Task instructions: Leaving out the images, transcribe every record below exactly.

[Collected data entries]
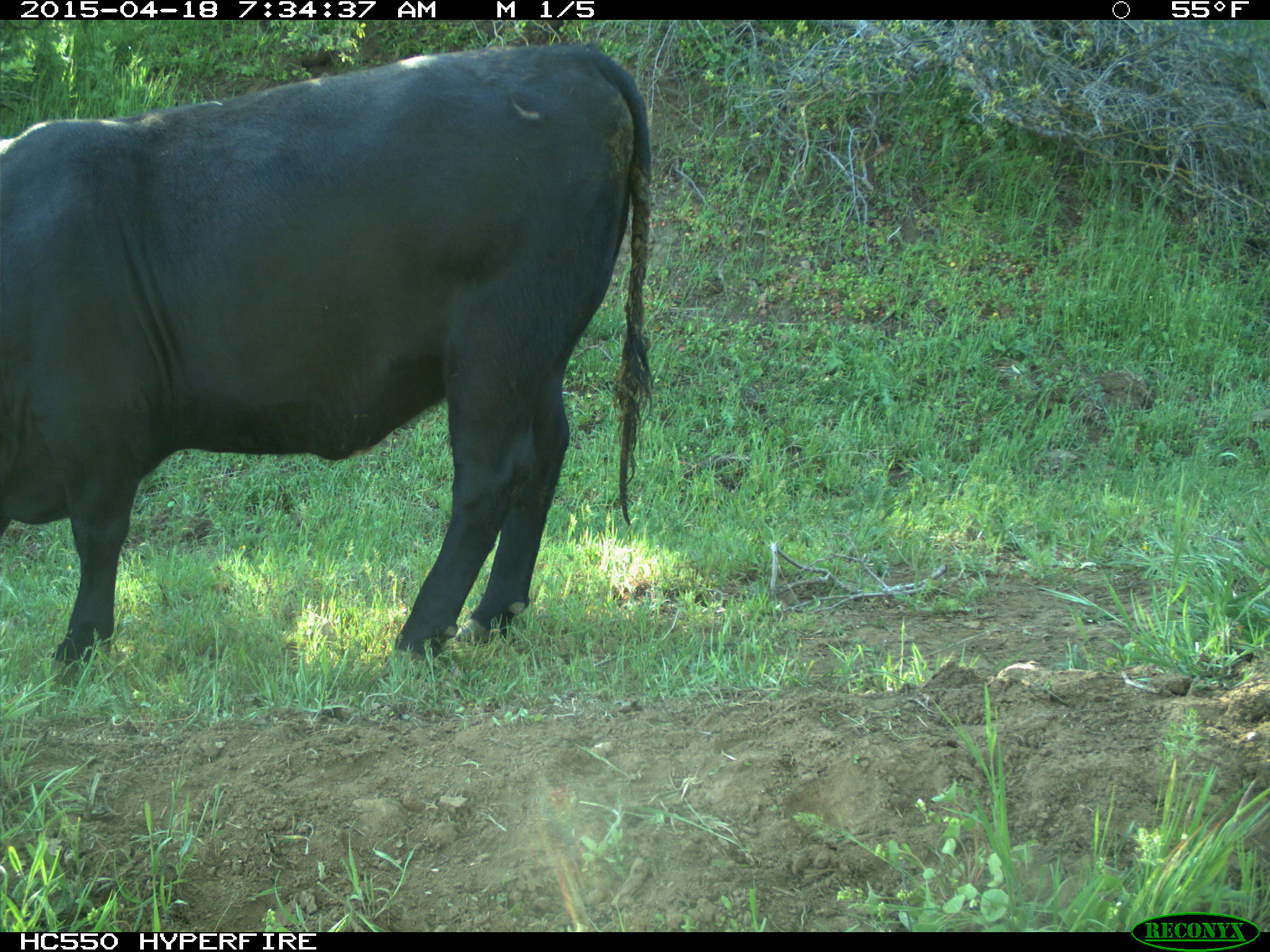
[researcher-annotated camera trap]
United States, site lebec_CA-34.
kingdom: Animalia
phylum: Chordata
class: Mammalia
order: Artiodactyla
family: Bovidae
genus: Bos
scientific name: Bos taurus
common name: domestic cow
Bos taurus (domestic cow).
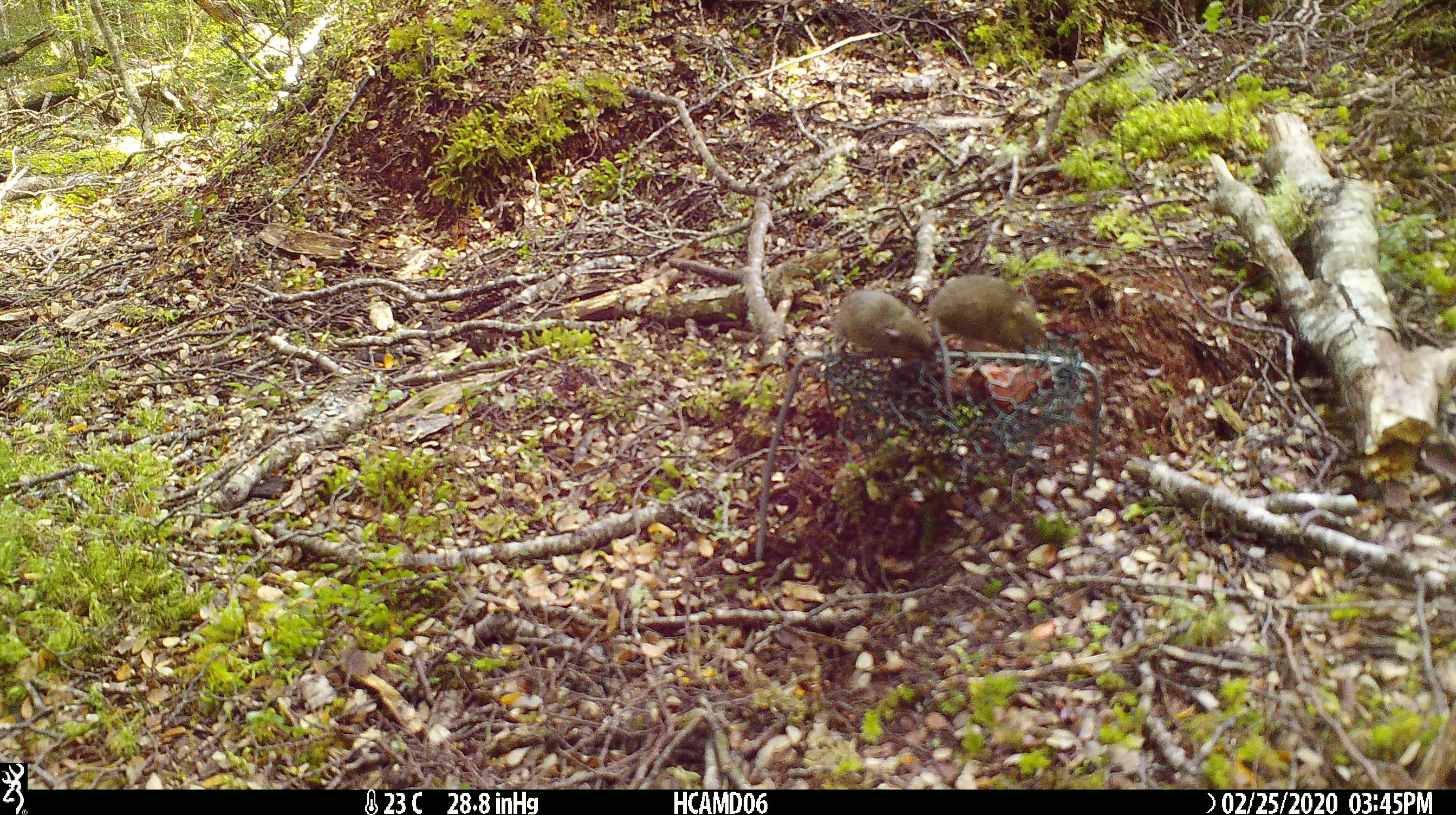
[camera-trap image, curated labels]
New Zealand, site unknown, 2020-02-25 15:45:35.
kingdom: Animalia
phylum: Chordata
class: Mammalia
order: Rodentia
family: Muridae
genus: Mus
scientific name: Mus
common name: mouse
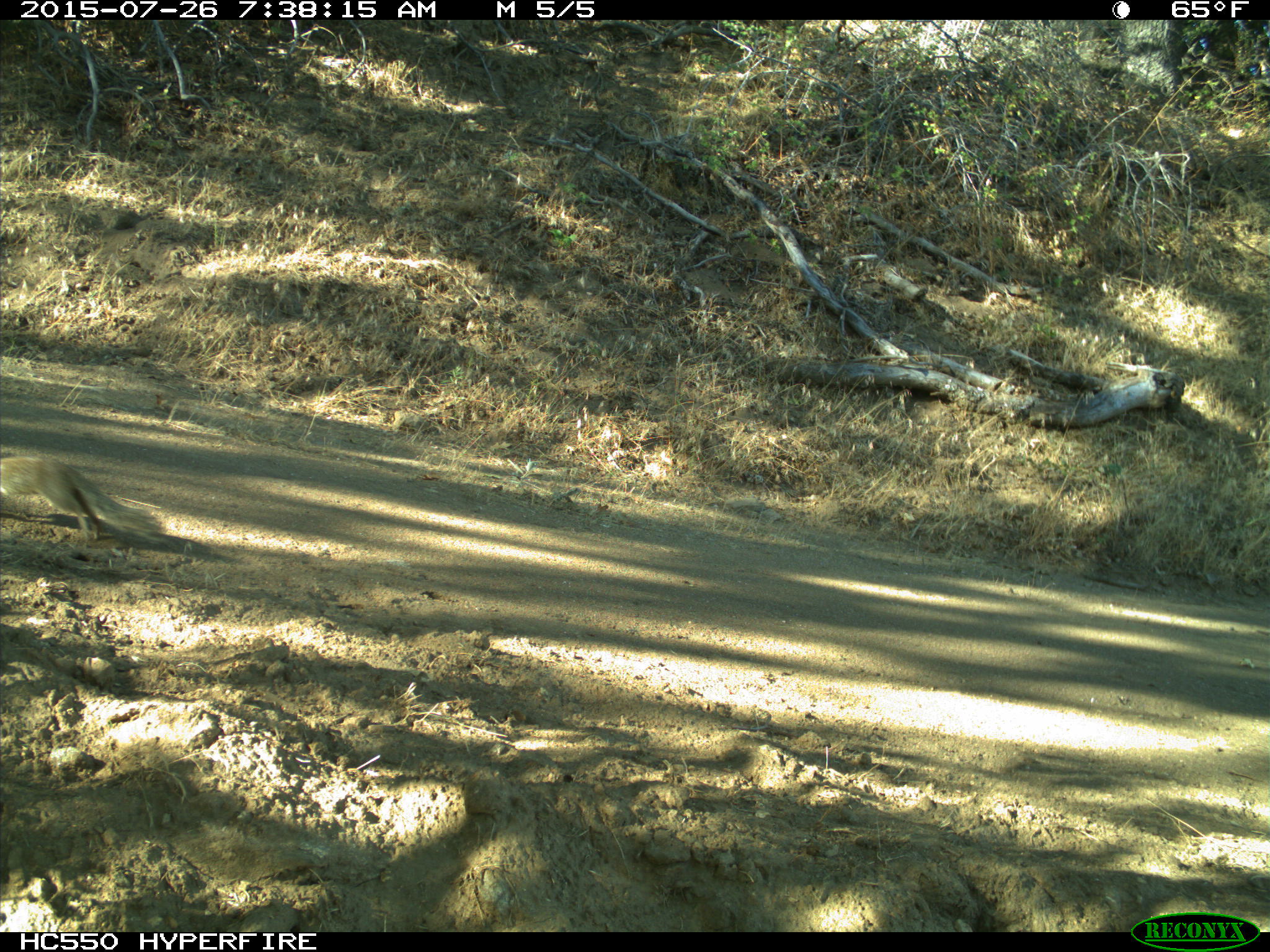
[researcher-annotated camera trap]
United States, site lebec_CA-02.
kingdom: Animalia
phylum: Chordata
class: Mammalia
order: Rodentia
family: Sciuridae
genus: Otospermophilus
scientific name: Otospermophilus beecheyi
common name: california ground squirrel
Otospermophilus beecheyi (california ground squirrel).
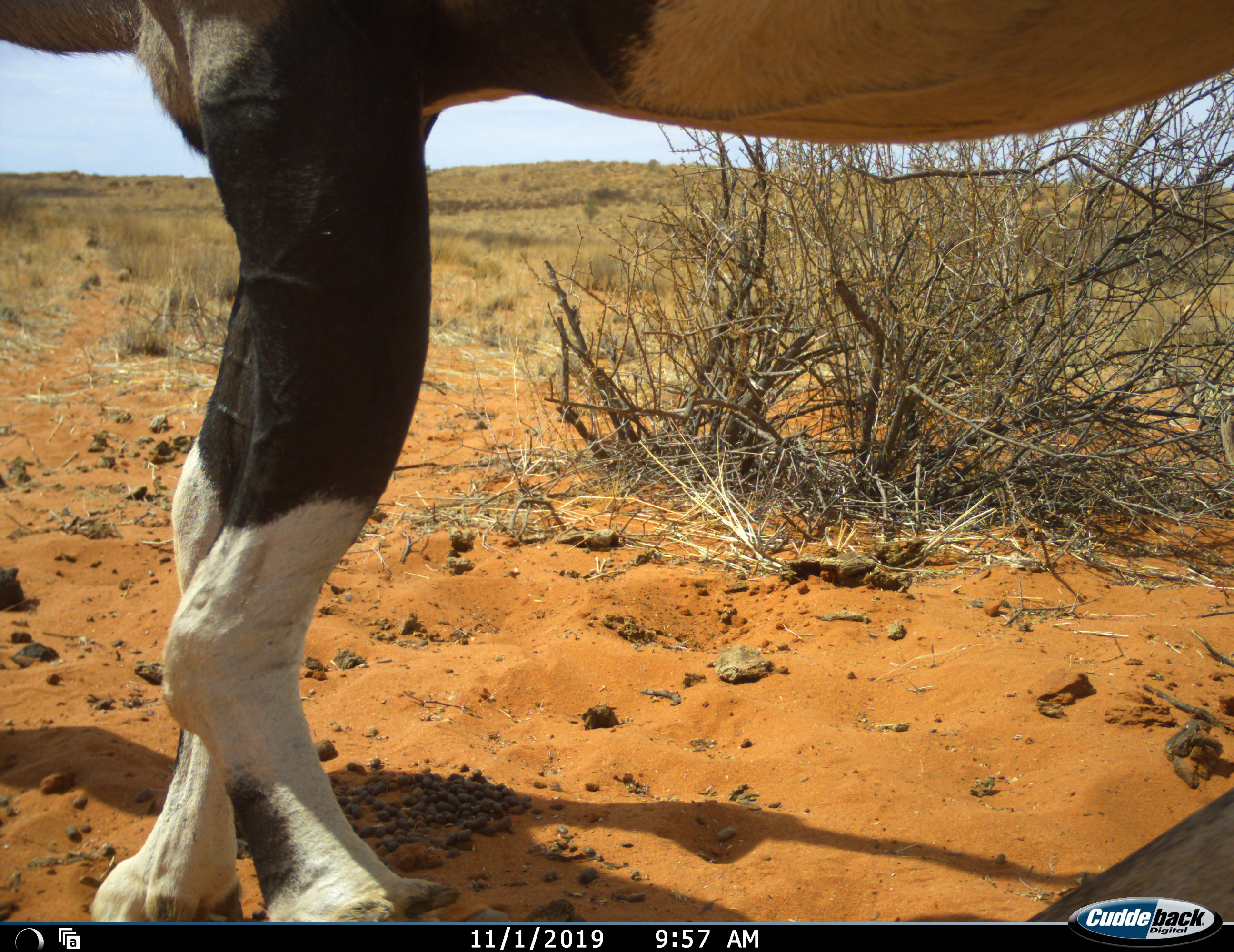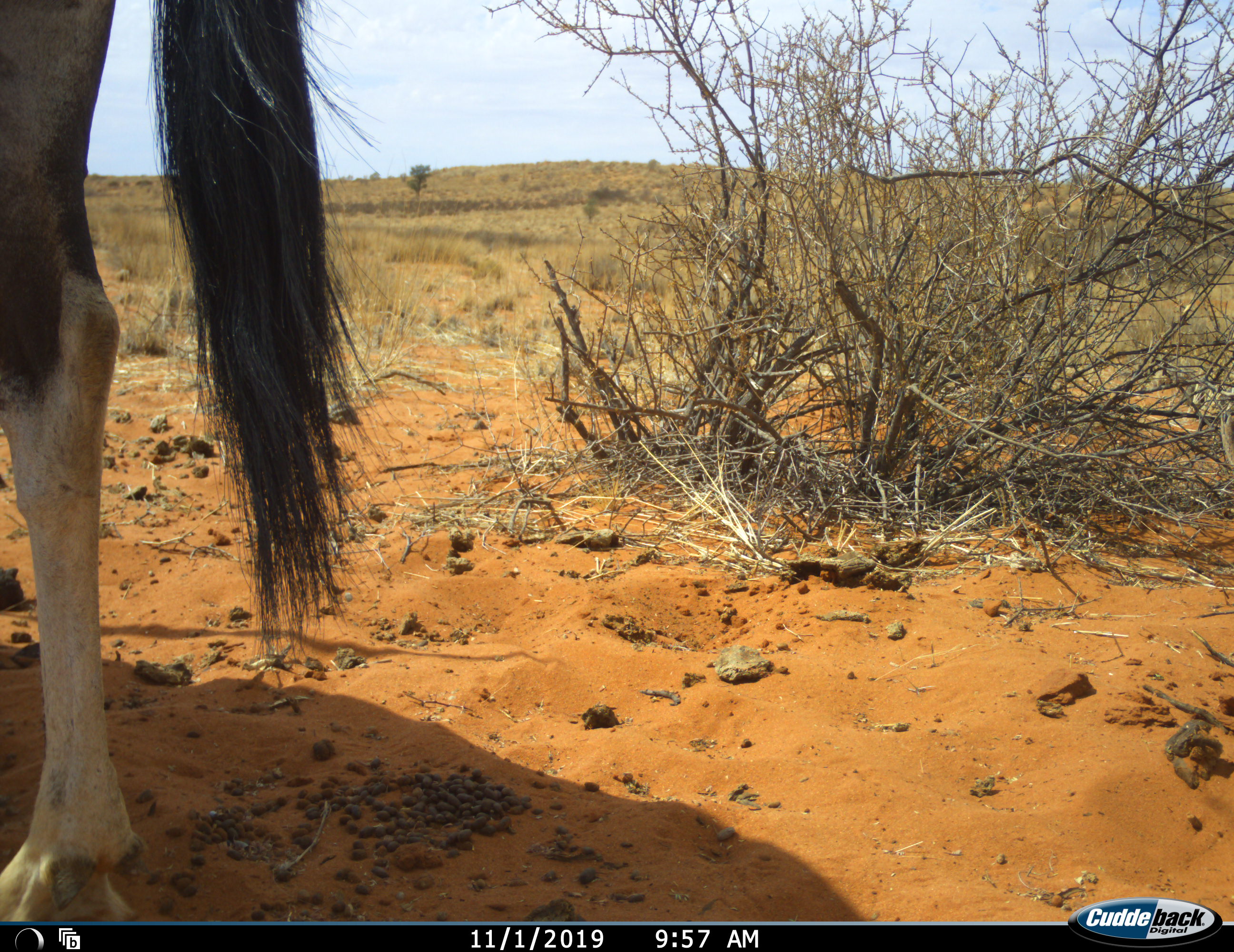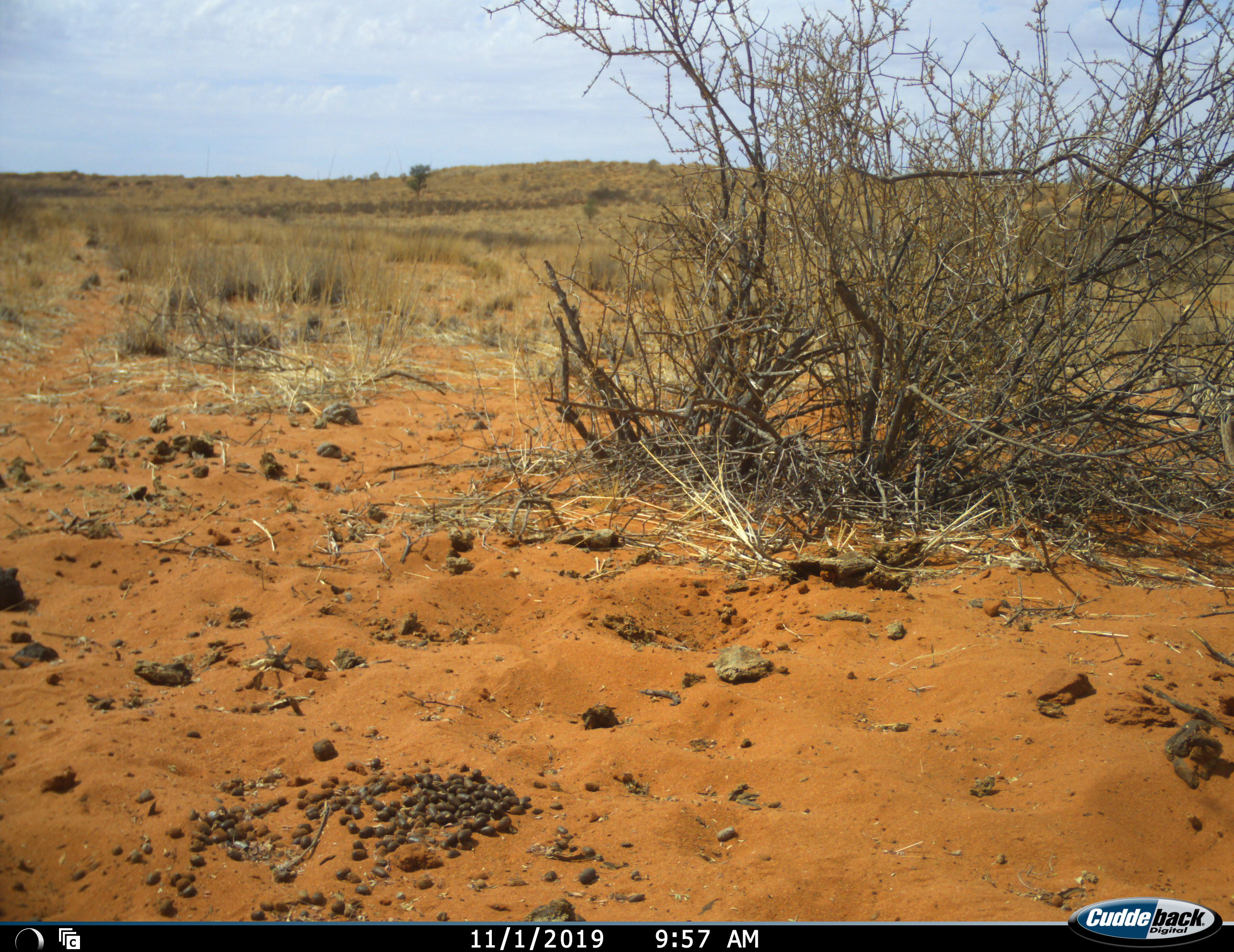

Response:
[researcher-annotated camera trap]
United States, site lebec_CA-34.
kingdom: Animalia
phylum: Chordata
class: Mammalia
order: Artiodactyla
family: Bovidae
genus: Bos
scientific name: Bos taurus
common name: domestic cow
Bos taurus (domestic cow).
[camera-trap image, curated labels]
New Zealand, site unknown, 2020-02-25 15:45:35.
kingdom: Animalia
phylum: Chordata
class: Mammalia
order: Rodentia
family: Muridae
genus: Mus
scientific name: Mus
common name: mouse
[researcher-annotated camera trap]
United States, site lebec_CA-02.
kingdom: Animalia
phylum: Chordata
class: Mammalia
order: Rodentia
family: Sciuridae
genus: Otospermophilus
scientific name: Otospermophilus beecheyi
common name: california ground squirrel
Otospermophilus beecheyi (california ground squirrel).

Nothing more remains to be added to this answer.